My school’s remote servers are running some old version of RHEL. We have to use private Git repositories for shared projects in classes for obvious reasons (can’t have other people looking at code due to academic honesty and what have you), but the version of Git installed on the aforementioned servers are old enough that it apparently doesn’t support username/password authentication. (I haven’t tried key authentication with SSH – it might work).

I obviously don’t have root on the school servers (so can’t run a package manager command like sudo yum install), otherwise I would do that. I also can’t easily compile Git from source (I tried…), since I’d have to also manually compile a bunch of dependencies (apparently our servers don’t have curl-devel, for example, which has some headers that are used in Git compilation). I’m sure I could go through the process (and script it for progeny), but it seems like too much bother.

Goals

What I want to be able to do is have one terminal open for compiling remotely and using Git. Since I can’t use Git remotely (see above), this means I need some way to jump back and forth between my SSH session and local terminal. I also wanted some experience using rsync.

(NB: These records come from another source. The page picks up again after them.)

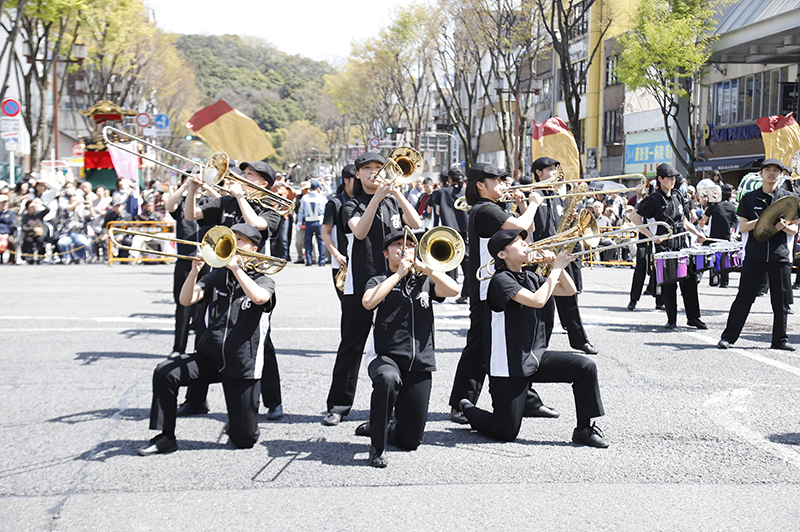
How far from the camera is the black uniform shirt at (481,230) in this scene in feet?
18.5

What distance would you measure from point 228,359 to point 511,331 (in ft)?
5.67

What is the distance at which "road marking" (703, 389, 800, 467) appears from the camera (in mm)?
5035

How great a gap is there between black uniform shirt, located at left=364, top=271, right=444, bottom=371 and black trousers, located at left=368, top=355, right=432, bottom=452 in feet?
0.20

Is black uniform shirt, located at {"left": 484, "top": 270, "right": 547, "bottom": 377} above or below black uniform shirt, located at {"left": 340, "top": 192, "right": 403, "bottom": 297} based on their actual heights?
below

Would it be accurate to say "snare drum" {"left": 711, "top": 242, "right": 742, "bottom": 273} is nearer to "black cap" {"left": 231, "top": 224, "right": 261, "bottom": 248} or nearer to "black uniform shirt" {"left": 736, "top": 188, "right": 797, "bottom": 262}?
"black uniform shirt" {"left": 736, "top": 188, "right": 797, "bottom": 262}

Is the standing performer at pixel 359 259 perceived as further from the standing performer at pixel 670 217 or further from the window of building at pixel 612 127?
the window of building at pixel 612 127

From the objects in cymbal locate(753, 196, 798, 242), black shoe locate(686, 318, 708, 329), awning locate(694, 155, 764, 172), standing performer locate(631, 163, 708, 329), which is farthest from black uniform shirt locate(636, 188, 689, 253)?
awning locate(694, 155, 764, 172)

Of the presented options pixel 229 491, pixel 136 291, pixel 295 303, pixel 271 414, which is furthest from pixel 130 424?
pixel 136 291

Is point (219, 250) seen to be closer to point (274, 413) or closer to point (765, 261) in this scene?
point (274, 413)

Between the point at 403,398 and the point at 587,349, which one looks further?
the point at 587,349

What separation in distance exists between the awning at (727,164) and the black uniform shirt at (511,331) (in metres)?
24.9

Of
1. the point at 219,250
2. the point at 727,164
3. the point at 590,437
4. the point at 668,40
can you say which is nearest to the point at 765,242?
the point at 590,437

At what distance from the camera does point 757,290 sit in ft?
27.9

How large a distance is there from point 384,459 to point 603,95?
41528 mm
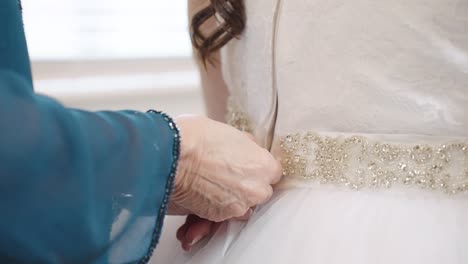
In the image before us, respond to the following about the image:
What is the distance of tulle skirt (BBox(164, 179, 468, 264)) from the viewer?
0.62 metres

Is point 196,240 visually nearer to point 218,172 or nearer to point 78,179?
point 218,172

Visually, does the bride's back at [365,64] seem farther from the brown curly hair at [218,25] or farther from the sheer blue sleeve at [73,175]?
the sheer blue sleeve at [73,175]

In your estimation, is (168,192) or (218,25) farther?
(218,25)

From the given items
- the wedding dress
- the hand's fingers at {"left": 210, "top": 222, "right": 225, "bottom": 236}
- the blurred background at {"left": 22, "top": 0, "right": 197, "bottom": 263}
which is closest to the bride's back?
A: the wedding dress

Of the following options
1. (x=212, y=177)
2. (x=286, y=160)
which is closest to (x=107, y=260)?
(x=212, y=177)

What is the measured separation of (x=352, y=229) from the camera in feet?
2.14

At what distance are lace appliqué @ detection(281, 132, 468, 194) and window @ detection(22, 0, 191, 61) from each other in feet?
2.97

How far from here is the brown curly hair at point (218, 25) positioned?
787mm

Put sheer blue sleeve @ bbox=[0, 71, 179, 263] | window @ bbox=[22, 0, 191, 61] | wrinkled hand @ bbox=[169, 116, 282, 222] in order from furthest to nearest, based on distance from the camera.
Answer: 1. window @ bbox=[22, 0, 191, 61]
2. wrinkled hand @ bbox=[169, 116, 282, 222]
3. sheer blue sleeve @ bbox=[0, 71, 179, 263]

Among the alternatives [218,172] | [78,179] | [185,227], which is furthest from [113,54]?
[78,179]

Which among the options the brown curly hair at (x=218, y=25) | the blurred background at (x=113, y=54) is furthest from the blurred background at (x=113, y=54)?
the brown curly hair at (x=218, y=25)

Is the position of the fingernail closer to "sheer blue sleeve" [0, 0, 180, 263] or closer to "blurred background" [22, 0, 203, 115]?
"sheer blue sleeve" [0, 0, 180, 263]

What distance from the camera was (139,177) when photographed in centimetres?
54

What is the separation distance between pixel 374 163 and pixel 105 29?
102 centimetres
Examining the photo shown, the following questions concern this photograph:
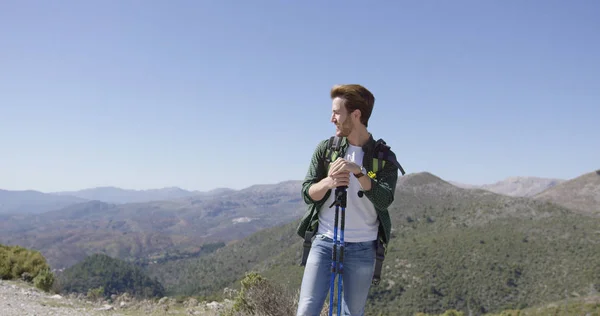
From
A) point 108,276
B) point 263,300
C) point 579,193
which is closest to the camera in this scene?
point 263,300

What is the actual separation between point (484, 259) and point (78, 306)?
172 ft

Now, I could set all this up in a cleaner way than what is described in the next section. For example:

  • SSHFS (or some alternate Windows package for mounting a remote filesystem over SFTP) would be less work than rsync’ing my files up. But then I don’t get practice with rsync.
  • Setting up a local CLion build chain (with a Windows C/C++ compiler like MinGW) would be even better, since I could just work locally and rsync the code up at the end to test it on the servers that our professor/TA will be running it on. Setting up CLion in my Linux VM (to use GCC/G++) and rsyncing from there would have the same effect.
  • Using a terminal multiplexer like Tmux or GNU Screen would probably obviate the need for the workflow below. But I wanted to see if there was a way to accomplish what I wanted without one.
  • Setting up an SSH tunnel back to my local machine would allow the rsync command to be run remotely (since I could access my local machine remotely). This would make it easy to create a new makefile target and incorporate the rsync command (moving files from local to remote) into the build process.
  • Etc.

So basically, I’m aware that there are “better” ways to do what I describe below, but part of the fun in this is that you don’t “need” any of the extra software and configuration to accomplish the same thing. It’s not as clean or effortless, sure, but you can still do it. I think that’s pretty cool, and speaks to the utility of thoughtfully designed programs.

The workflow

  1. On your remove server, after pressing Enter, type a tilde (~). This is the OpenSSH escape character. Following this with Ctrl-Z will temporarily background the SSH connection, and let you run commands locally.
  2. Run an rsync command locally to send up files. I made an alias for my particular command:
alias p1="rsync -a --delete /mnt/c/Users/steve/Desktop/Projects/Tammen-Steven-p1/ tammen@nike.cs.uga.edu:/home/ugrads/tammen/Tammen-Steven-p1"
  1. use fg to pull the remote shell back up.

Altogether, getting the local files sent to remote requires a sequence that looks something like {Enter}~{Ctrl}zp1{Enter}fg{Enter}{Enter}. Not the prettiest ever, but hey, it doesn’t have dependencies other than OpenSSH and rsync, which are installed basically everywhere. So there is that.